FIG. 4 is a schematic sectional view showing a second embodiment of the nonvolatile memory cell structure according to the present invention.

FIG. 5 is a schematic sectional view showing a conventional nonvolatile memory cell.

FIG. 6 is a diagram for explaining a problem of the conventional flash memory cell, and is a graph showing a bit distribution after writing and after erasing;

FIG. 7 is a graph showing experimental results for explaining the operation of the present invention.

[Explanation of symbols]

 DESCRIPTION OF SYMBOLS 101 Silicon substrate 102 Field oxide film 103 Tunnel oxide film 104 Floating gate electrode 105 Inter-electrode insulating film 106 Control gate electrode 107 Drain region 108 Source region 109 Bit line contact 110 Erase region 201 P-type silicon substrate 202 Silicon thermal oxide film 203 polysilicon 204 N-type polysilicon film 205 Three-layer insulating film 206 Polysilicon / silicide film 303 Amorphous silicon

 ────────────────────────────────────────────────── ─── Continued on the front page (72) Inventor Makoto Matsuo 5-7-1 Shiba, Minato-ku, Tokyo NEC Corporation (72) Inventor Noriaki Kodama 5-7-1 Shiba, Minato-ku, Tokyo NEC (72) Inventor Takeshi Okazawa 5-7-1 Shiba, Minato-ku, Tokyo NEC Corporation (72) Inventor Satoshi Muramatsu 5-7-1 Shiba, Minato-ku, Tokyo NEC Corporation (72) Inventor Naoji Nishio 5-7-1 Shiba, Minato-ku, Tokyo Within NEC Corporation (72) Inventor Mitsuhiro Horikawa 7-1-1 Shiba, Minato-ku, Tokyo Inside NEC Corporation (72) Inventor Shuichi Saito 5-7-1 Shiba, Minato-ku, Tokyo NEC Corporation (72) Inventor Kenichi Arai 5-7-1 Shiba, Minato-ku, Tokyo NEC Corporation (56) References JP Flat 7-94605 ( JP, A) JP-A-6-85280 (JP, A) JP-A-7-74272 (JP, A) JP-A-64-37876 (JP, A)

Claims (2)

(57) [Claims] A first conductive source region and a second drain region provided on a surface of the first conductive semiconductor substrate; and a first conductive region sandwiched between end portions of the source region and the drain region.
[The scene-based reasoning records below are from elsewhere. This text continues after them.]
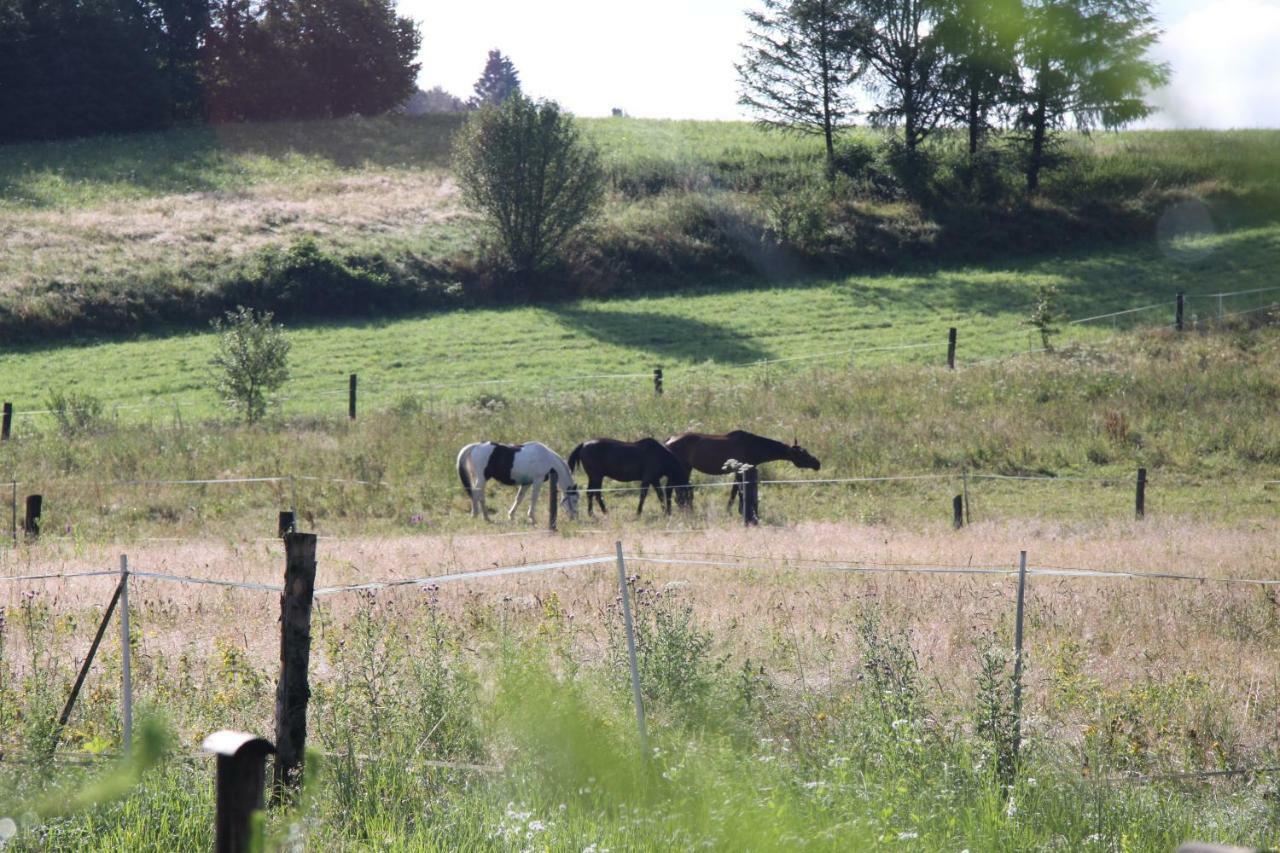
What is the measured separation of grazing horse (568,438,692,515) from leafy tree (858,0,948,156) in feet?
114

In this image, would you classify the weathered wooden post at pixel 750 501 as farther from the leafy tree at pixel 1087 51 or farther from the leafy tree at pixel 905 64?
the leafy tree at pixel 905 64

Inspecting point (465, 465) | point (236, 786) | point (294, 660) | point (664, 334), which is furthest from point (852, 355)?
point (236, 786)

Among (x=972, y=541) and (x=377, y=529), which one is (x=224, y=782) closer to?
(x=972, y=541)

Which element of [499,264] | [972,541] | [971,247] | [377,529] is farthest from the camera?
[971,247]

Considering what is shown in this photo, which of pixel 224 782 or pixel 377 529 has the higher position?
pixel 224 782

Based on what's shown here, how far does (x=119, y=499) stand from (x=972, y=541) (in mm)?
13639

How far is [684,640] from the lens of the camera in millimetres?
7602

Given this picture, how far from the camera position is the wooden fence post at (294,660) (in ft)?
20.1

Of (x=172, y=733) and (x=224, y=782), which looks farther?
(x=172, y=733)

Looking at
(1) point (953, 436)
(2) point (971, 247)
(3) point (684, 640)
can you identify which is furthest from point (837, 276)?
(3) point (684, 640)

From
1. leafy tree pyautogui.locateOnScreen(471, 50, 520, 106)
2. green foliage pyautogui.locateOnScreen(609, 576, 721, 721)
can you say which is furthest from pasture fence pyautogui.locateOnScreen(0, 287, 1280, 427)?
leafy tree pyautogui.locateOnScreen(471, 50, 520, 106)

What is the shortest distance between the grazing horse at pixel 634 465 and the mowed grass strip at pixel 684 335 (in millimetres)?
8379

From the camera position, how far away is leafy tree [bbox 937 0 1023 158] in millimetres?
43219

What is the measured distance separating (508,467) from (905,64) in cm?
3715
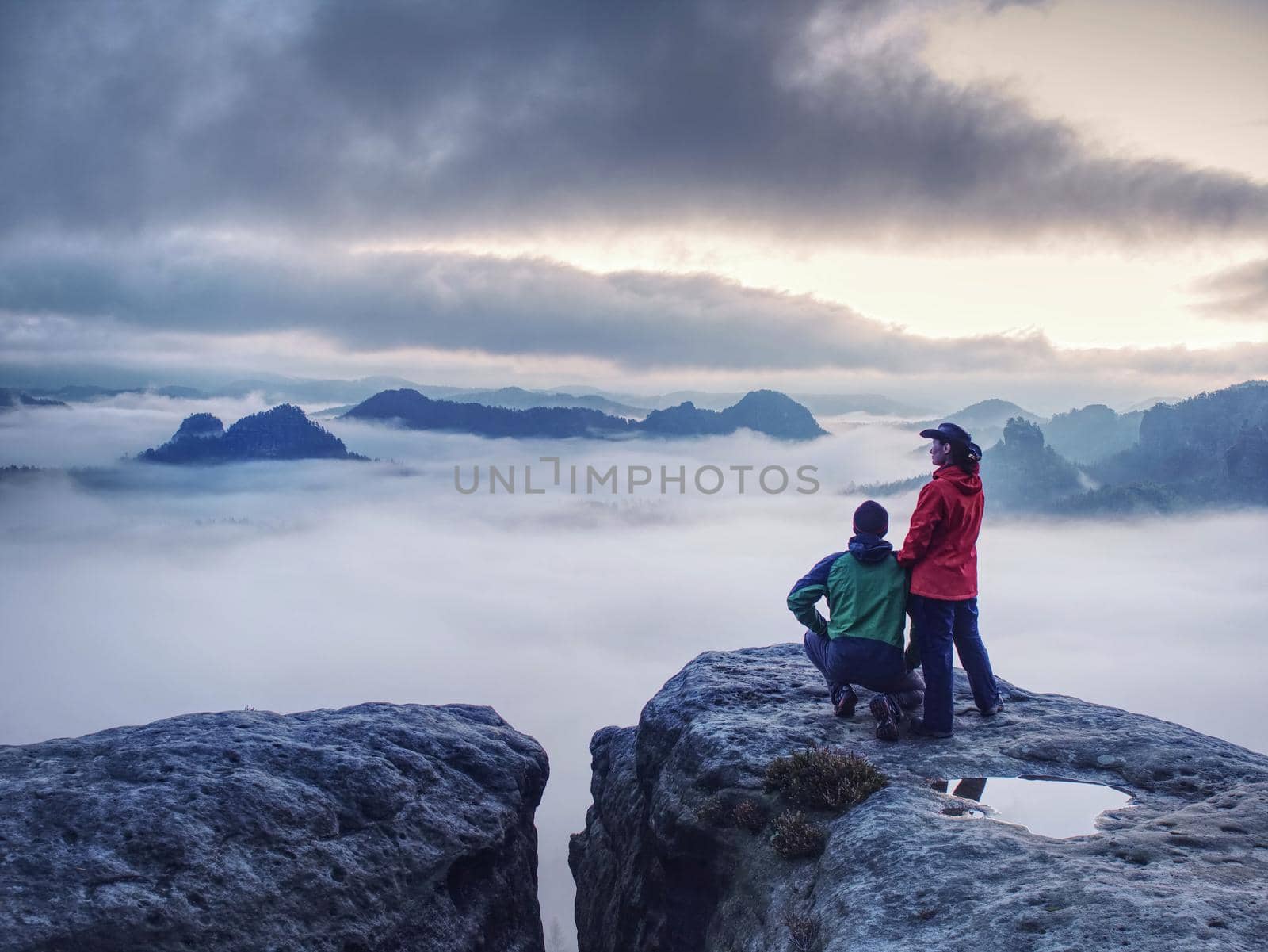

A channel region provided on the surface of the semiconductor substrate, a floating gate electrode extending over the source region and the drain region via the gate insulating film and including a single-layer polycrystalline silicon film provided on the channel region; A control gate electrode covering the floating gate electrode with an inter-electrode gate insulating film interposed therebetween, and accumulating electrons in the floating gate electrode, or by extracting the accumulated electrons from the floating gate electrode to the outside, In a MOS stacked gate rewritable nonvolatile memory for performing a storage operation and an erase operation, In the operating gate electrode,
When extracting the stored electrons to the outside, the polycrystalline silicon contained in the region where the stored electrons flow as an electron current is doped with phosphorus so as to have a concentration of 1 × 10 ²⁰ cm ⁻³ or less, and the number of crystal grains is A nonvolatile memory, wherein the number of the nonvolatile memories is 20 or more. 2. A field insulating film is formed in a region for element isolation on a surface of a first conductive semiconductor substrate, and a tunnel insulating film is formed in a region to be an element on the surface of the semiconductor substrate;
Forming a polycrystalline silicon film having a predetermined thickness on the entire surface, the polycrystalline silicon film, the following 850 ° C. using POCl _3, in the thermal diffusion method within 10 minutes, phosphorus 1 × 10 ²⁰ cm ^-3
2. The method for manufacturing a nonvolatile memory according to claim 1, further comprising a step of doping so as to have the following concentration.